• [Directions]
Render the lines as a Markdown table with the columns "Row" and "Line," starting at the line containing "Of the items" and running through the last line, both included. Leave out blank lines.

• [Supplied material]
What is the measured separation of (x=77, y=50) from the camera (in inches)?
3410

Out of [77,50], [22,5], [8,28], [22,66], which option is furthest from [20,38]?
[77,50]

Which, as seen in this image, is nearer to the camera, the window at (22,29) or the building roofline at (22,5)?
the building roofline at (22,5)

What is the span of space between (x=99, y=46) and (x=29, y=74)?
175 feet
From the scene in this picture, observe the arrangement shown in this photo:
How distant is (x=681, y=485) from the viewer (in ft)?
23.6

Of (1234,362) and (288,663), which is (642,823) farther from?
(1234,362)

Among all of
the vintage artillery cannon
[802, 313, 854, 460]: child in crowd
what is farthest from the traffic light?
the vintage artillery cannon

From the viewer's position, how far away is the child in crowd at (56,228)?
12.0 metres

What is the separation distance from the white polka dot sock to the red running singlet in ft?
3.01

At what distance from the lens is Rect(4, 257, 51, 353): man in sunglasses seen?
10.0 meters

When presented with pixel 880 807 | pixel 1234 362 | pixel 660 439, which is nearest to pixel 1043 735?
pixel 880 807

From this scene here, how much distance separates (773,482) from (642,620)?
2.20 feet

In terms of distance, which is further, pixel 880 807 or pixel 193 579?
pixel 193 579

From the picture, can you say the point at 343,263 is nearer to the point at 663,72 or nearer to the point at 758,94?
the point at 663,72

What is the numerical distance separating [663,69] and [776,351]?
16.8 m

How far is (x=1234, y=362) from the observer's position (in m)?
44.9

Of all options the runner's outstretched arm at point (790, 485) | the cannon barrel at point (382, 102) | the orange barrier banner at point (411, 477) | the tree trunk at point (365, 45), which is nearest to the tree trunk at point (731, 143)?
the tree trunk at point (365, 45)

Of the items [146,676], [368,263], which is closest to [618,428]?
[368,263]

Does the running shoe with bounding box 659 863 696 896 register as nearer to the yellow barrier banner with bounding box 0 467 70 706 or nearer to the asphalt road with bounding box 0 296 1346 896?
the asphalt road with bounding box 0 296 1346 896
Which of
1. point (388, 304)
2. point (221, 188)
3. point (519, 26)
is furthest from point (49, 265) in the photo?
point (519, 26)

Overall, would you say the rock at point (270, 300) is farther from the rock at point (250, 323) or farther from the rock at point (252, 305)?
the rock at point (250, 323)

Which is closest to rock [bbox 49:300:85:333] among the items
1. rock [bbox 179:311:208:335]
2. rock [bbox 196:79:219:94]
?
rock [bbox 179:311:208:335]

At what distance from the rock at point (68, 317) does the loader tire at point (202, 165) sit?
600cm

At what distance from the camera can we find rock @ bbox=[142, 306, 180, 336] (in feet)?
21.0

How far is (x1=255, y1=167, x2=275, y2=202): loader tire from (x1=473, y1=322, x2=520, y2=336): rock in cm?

• [Exercise solution]
| Row | Line |
|---|---|
| 1 | Of the items [146,676], [368,263], which is closest to [618,428]? |
| 2 | [368,263] |
| 3 | Does the running shoe with bounding box 659 863 696 896 register as nearer to the yellow barrier banner with bounding box 0 467 70 706 or nearer to the asphalt road with bounding box 0 296 1346 896? |
| 4 | the asphalt road with bounding box 0 296 1346 896 |
| 5 | Which of |
| 6 | 1. point (388, 304) |
| 7 | 2. point (221, 188) |
| 8 | 3. point (519, 26) |
| 9 | is furthest from point (49, 265) in the photo? |
| 10 | point (519, 26) |
| 11 | Overall, would you say the rock at point (270, 300) is farther from the rock at point (250, 323) or farther from the rock at point (252, 305)? |
| 12 | the rock at point (250, 323) |
| 13 | Which is closest to rock [bbox 49:300:85:333] among the items |
| 14 | 1. rock [bbox 179:311:208:335] |
| 15 | 2. rock [bbox 196:79:219:94] |
| 16 | ? |
| 17 | rock [bbox 179:311:208:335] |
| 18 | At what distance from the rock at point (68, 317) does the loader tire at point (202, 165) sit? |
| 19 | 600cm |
| 20 | At what distance from the camera can we find rock @ bbox=[142, 306, 180, 336] (in feet)? |
| 21 | 21.0 |
| 22 | How far is (x1=255, y1=167, x2=275, y2=202): loader tire from (x1=473, y1=322, x2=520, y2=336): rock in cm? |